[SUPPLIED MATERIAL]

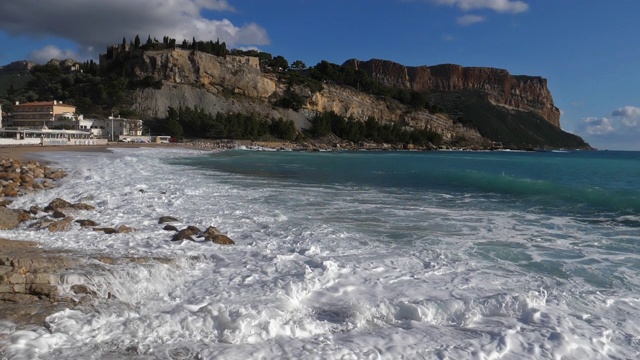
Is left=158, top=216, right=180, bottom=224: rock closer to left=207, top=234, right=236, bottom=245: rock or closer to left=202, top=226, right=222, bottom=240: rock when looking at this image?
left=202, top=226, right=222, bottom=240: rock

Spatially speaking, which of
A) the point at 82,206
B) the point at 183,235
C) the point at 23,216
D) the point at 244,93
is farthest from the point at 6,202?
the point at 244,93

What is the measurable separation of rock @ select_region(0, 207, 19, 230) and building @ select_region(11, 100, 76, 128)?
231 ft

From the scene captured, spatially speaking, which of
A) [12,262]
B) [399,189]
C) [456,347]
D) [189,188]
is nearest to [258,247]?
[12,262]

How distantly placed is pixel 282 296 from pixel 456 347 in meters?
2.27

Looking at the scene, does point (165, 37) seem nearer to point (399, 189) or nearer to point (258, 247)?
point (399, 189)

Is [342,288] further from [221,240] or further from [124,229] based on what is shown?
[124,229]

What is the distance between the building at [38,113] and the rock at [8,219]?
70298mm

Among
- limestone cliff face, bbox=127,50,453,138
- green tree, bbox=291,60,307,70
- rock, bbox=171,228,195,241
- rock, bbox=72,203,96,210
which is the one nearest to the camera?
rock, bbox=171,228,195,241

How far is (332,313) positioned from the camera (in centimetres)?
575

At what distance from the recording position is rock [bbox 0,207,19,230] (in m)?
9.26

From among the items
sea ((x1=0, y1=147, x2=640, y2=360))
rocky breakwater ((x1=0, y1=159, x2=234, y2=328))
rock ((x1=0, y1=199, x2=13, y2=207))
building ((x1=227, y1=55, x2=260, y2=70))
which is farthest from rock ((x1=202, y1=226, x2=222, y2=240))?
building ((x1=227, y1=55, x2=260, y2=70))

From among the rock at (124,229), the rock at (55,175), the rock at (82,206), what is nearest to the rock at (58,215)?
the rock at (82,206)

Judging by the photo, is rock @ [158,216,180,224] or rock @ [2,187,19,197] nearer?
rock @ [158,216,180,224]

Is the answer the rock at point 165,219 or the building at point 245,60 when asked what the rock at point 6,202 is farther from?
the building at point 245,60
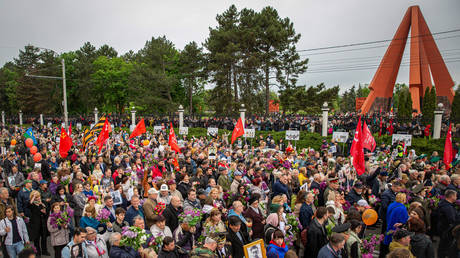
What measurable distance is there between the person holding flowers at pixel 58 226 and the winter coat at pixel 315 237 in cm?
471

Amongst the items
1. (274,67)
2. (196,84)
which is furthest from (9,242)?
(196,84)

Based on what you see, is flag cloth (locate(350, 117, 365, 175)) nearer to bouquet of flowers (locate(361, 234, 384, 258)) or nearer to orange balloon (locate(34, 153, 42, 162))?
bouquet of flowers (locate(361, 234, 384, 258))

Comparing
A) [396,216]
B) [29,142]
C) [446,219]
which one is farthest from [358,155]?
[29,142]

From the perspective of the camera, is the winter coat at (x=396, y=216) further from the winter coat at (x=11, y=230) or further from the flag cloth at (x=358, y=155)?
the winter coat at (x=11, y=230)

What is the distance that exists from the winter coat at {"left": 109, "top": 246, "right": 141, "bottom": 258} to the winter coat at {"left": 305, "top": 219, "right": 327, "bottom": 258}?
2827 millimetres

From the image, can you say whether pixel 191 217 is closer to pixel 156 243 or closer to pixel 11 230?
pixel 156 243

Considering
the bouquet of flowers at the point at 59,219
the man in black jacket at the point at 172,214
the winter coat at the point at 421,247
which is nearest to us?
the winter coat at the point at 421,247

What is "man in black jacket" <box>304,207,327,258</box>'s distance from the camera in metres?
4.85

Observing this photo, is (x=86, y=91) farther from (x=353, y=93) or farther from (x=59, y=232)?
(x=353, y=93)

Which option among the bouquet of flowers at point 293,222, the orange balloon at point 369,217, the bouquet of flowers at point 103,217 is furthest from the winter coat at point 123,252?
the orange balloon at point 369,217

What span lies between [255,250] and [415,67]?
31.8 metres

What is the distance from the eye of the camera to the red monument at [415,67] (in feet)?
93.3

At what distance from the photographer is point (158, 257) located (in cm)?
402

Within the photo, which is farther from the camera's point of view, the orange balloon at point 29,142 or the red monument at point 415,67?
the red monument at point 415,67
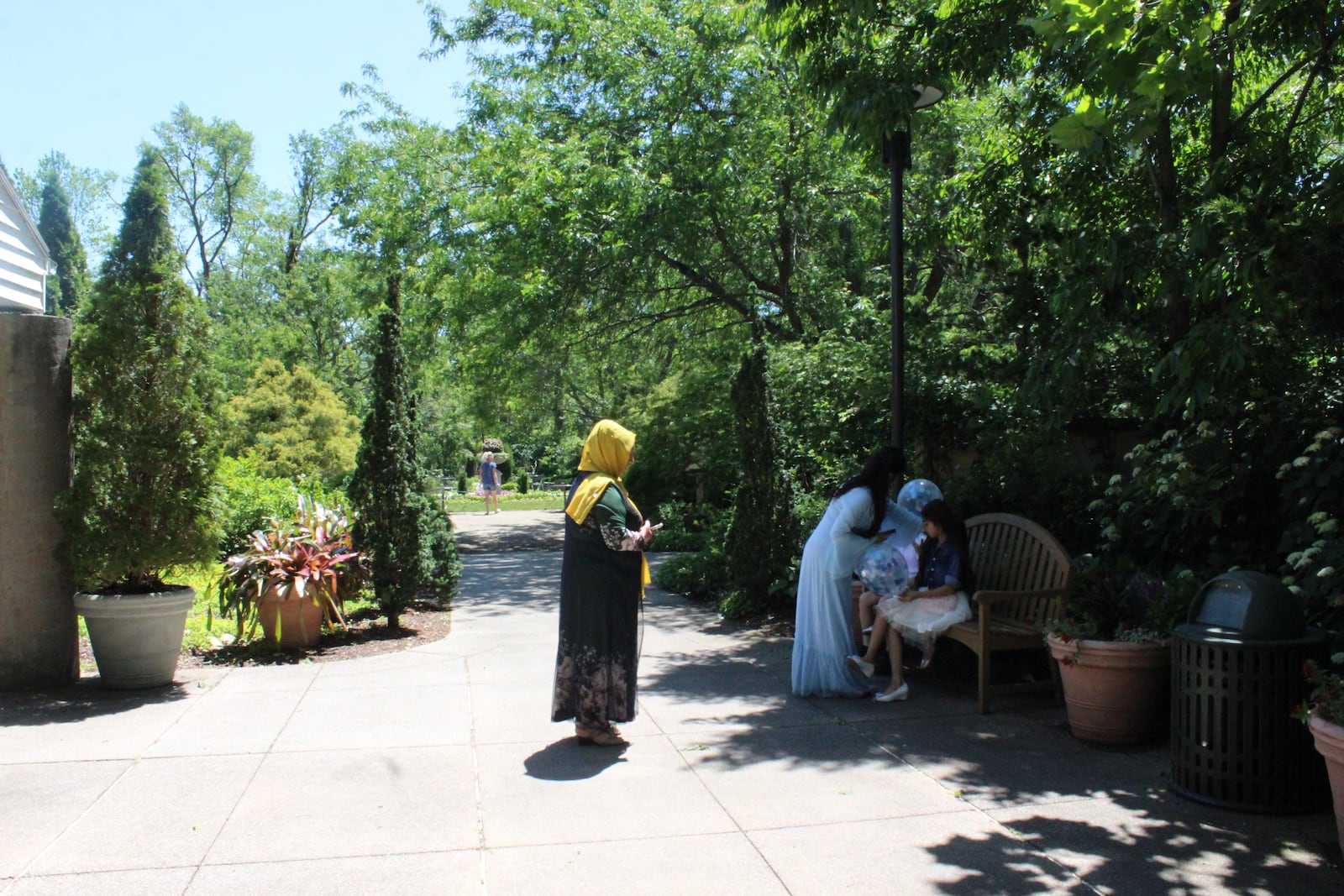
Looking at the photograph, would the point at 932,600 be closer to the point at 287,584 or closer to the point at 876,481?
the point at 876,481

...

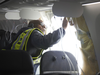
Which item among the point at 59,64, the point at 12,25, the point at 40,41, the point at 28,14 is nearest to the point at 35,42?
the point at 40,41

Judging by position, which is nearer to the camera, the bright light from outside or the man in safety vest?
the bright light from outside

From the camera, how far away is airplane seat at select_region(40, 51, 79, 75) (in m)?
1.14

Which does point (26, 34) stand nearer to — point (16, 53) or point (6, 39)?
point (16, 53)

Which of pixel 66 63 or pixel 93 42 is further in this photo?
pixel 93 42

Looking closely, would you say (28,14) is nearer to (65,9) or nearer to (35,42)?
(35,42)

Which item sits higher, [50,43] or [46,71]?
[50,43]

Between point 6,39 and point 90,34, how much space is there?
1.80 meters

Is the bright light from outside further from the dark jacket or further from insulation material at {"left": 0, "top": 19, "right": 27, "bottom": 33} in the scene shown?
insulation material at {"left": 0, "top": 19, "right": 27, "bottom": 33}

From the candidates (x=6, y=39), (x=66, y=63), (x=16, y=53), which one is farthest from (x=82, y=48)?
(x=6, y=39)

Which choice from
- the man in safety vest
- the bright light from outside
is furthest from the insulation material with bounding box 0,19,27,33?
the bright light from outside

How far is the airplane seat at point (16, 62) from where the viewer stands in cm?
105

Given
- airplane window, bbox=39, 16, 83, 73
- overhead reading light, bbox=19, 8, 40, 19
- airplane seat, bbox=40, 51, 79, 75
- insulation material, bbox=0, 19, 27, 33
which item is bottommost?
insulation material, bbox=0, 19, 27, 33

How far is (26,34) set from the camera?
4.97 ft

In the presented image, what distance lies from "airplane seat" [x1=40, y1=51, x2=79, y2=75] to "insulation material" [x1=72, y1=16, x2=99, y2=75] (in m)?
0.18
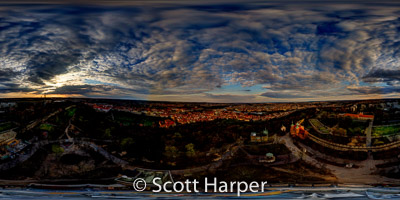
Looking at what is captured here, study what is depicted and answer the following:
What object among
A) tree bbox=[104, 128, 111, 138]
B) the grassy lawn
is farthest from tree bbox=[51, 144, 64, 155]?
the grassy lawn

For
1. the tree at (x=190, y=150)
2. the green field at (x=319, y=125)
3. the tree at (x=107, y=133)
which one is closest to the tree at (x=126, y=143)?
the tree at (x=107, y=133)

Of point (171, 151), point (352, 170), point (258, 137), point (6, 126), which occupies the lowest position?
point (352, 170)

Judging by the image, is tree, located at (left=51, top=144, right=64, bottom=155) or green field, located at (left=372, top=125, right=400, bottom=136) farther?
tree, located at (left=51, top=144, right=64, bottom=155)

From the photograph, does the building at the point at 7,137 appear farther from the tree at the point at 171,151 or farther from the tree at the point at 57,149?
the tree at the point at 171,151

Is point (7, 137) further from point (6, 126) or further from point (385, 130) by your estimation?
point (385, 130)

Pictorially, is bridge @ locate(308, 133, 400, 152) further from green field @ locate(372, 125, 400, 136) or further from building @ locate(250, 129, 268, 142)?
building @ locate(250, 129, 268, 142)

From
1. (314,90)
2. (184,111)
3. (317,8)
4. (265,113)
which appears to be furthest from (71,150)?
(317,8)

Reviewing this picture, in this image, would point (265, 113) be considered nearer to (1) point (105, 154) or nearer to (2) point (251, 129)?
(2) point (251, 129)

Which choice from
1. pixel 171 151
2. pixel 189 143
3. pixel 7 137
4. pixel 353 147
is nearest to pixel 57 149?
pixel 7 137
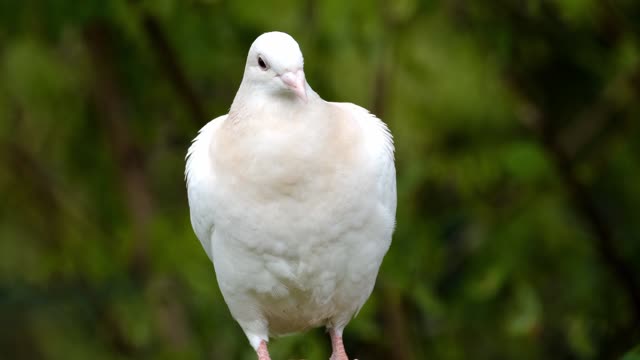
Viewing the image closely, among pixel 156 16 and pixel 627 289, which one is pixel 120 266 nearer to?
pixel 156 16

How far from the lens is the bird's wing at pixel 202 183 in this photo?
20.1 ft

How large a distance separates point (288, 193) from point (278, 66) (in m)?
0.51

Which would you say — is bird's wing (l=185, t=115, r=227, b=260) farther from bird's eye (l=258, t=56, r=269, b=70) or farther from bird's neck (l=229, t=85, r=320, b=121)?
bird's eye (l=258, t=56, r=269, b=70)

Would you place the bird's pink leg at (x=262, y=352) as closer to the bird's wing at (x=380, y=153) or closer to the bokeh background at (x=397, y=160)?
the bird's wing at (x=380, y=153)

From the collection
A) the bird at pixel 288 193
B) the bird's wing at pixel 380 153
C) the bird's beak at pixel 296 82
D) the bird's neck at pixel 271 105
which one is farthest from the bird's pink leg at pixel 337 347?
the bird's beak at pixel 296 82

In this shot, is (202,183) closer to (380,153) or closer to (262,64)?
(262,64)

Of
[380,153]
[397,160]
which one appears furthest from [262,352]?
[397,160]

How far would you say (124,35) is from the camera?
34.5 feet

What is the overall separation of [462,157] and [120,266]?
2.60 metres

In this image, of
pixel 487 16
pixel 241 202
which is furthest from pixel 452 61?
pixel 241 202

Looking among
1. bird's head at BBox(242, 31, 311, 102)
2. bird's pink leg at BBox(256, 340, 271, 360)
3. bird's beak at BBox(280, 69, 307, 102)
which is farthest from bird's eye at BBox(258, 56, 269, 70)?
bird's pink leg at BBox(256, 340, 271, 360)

--

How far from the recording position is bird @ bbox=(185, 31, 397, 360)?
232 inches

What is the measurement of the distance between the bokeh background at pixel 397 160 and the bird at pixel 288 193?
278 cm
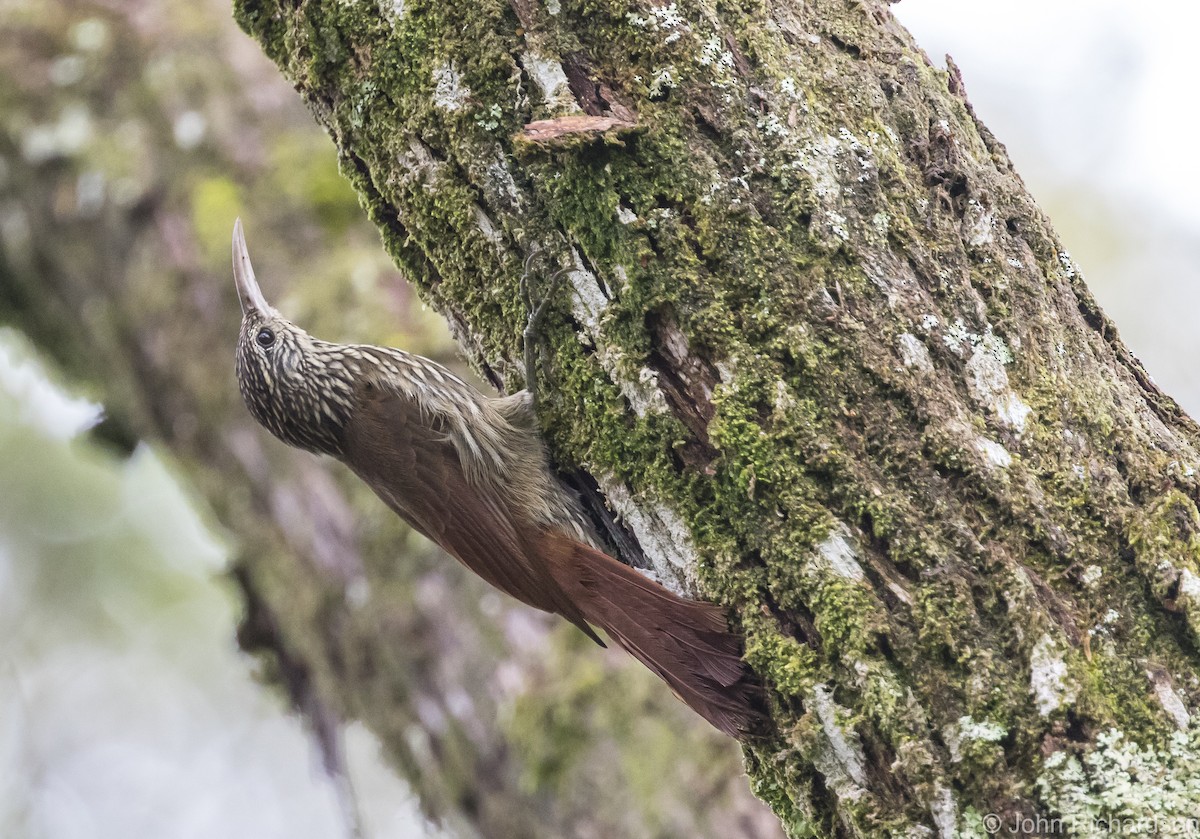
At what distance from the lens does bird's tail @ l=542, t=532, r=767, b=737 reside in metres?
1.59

[YOUR GOAL]
Count the lines in the listing above that contain the word "answer", and give only the number.

[FINISHED EXERCISE]
2